И пошла по аллее. Ванечка открыл глаза, сел и произнес стоном умирающего:

— Драться-то не шутка, а вы попробовали бы, как это больно…

Она ничего не отвечала, но Ванечка видел, что красные плечи ее опять дрогнули смехом, и послал ей вслед— «с трагедией»:

— А ей весело! Она смеется! Ха-ха! О, женщины, женщины! сказал великий Шекспир — и совершенно справедливо…

Тогда она обернулась, на ходу, через плечо, и бросила ему хохочущее прощение:

— Ты такой болван, что на тебя и сердиться нельзя.

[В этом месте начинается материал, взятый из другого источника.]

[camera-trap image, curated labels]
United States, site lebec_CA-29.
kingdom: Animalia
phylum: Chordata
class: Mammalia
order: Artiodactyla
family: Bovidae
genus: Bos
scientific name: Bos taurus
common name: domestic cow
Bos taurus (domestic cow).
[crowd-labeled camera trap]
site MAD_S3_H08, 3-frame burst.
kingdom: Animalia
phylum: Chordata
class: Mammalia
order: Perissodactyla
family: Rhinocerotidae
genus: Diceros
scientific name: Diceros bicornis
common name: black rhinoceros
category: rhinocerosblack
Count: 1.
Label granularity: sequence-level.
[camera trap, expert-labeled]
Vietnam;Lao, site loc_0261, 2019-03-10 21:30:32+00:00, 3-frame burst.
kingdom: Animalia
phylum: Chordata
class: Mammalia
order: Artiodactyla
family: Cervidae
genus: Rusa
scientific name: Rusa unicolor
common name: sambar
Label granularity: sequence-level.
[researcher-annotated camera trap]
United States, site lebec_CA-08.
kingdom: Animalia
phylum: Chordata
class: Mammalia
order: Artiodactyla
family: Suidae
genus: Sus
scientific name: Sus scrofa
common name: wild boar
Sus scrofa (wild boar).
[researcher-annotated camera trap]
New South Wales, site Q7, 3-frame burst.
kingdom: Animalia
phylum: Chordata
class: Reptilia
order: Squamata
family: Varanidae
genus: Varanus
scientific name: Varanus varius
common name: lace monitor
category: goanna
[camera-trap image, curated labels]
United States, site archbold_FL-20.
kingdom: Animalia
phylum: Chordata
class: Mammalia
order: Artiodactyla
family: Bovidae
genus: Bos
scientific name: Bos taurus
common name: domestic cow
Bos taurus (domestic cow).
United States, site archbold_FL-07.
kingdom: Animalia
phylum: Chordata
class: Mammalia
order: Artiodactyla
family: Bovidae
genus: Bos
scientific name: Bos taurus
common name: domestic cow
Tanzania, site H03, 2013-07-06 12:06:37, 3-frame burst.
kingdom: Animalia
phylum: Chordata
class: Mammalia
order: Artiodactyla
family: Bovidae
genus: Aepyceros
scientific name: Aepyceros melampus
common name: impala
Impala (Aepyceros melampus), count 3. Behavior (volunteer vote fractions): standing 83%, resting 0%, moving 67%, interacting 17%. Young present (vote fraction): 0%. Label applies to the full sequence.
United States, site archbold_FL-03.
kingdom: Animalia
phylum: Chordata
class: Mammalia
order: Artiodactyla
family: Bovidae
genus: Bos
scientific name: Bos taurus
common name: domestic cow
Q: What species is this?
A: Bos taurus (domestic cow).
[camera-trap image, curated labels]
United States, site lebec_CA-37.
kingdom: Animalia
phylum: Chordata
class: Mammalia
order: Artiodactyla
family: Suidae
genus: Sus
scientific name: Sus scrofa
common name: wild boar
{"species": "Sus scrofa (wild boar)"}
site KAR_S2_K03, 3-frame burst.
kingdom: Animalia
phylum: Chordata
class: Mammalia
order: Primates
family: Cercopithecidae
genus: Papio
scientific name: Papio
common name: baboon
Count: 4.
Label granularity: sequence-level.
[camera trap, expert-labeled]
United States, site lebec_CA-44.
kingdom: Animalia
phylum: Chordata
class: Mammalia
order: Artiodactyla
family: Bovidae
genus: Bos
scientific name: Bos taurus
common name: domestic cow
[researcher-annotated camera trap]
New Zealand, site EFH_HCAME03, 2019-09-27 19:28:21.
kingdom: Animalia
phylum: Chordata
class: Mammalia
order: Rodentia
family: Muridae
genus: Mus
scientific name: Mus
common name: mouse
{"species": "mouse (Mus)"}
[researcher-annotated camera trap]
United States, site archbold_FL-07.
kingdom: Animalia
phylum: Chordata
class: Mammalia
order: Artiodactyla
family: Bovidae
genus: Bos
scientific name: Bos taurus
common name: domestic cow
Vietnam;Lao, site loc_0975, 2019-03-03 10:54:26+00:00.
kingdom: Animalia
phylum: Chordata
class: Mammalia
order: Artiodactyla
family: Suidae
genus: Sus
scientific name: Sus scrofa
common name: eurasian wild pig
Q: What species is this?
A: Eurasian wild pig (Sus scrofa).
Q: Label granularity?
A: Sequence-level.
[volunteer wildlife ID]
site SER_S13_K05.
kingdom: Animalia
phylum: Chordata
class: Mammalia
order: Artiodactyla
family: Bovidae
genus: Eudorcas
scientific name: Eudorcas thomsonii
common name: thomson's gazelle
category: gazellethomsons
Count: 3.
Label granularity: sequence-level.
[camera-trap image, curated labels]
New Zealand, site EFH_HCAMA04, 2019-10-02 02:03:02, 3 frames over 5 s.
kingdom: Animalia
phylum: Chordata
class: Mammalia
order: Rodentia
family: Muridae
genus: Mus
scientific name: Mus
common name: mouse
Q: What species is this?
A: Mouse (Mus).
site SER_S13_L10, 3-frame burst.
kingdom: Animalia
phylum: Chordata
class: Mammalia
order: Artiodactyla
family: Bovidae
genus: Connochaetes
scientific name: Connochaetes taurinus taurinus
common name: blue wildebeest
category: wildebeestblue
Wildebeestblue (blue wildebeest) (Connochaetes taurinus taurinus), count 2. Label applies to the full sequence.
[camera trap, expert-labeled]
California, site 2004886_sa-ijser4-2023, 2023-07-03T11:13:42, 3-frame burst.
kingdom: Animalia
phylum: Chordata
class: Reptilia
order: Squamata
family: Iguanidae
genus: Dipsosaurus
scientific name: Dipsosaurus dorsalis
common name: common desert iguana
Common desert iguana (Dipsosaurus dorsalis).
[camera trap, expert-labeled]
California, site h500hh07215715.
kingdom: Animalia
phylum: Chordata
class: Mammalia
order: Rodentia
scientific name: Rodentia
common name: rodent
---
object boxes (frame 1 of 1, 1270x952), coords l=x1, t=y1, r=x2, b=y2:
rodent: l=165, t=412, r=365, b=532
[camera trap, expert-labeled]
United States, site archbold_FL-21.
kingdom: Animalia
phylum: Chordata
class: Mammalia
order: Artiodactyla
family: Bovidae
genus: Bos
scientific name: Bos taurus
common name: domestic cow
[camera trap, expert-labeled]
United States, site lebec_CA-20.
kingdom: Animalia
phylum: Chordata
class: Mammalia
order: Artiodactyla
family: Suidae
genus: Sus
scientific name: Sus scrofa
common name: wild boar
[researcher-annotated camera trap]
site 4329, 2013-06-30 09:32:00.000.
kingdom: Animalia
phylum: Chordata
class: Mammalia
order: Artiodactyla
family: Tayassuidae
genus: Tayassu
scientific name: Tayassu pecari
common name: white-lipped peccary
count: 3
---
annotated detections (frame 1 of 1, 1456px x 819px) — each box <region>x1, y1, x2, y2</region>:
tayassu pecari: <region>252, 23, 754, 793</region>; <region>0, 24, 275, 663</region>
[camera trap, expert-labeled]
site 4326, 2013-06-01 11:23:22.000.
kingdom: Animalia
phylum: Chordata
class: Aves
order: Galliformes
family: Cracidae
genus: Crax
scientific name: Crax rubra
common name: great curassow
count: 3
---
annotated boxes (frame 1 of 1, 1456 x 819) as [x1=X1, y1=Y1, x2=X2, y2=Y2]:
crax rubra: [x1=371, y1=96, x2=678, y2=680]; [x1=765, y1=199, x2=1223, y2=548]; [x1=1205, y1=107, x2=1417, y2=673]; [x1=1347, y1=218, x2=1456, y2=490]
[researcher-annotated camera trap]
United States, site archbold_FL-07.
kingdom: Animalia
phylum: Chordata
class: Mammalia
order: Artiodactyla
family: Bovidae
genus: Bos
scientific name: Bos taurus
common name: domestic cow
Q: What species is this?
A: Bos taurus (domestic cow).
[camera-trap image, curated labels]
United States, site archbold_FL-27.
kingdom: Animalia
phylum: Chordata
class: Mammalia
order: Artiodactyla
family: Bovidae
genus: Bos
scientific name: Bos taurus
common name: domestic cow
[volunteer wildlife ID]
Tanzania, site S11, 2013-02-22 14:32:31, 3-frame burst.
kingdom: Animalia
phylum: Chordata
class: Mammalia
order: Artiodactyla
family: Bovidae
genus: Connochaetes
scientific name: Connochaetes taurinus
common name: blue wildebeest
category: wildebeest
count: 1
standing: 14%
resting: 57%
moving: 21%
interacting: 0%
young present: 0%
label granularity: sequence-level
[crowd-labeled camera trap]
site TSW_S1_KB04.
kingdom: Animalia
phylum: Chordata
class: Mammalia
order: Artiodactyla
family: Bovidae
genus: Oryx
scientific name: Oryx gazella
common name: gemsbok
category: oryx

Поздним вечером того же воскресенья, Виктория Павловна, покончив с Ариною Федотовною хозяйственный и вообще обычный им, в течение многих лет, ежедневный разговор на сон грядущий, и распростившись с нею обычным же поцелуем, собиралась уже раздеваться, как вдруг — совсем не обычно — Арина Федотовна возвратилась. Став у притолоки, несколько в тени, домоправительница принялась жаловаться на трудное хозяйство, на безденежье, на то, что, вот, она стареет, а помощи себе ни откуда не видит, а пуще всего донимает ее Ванька-шалыган, который ее объел, опил, обносил, разорил, ничего не делает, нотариус его — того гляди, что прогонит, а ему, бездельнику, и горя мало, знай, ходит-посвистывает, да еще научился за барышнями ухаживать… «вот, как треснет его какая-нибудь по роже —поделом ему, шуту, будет знать»…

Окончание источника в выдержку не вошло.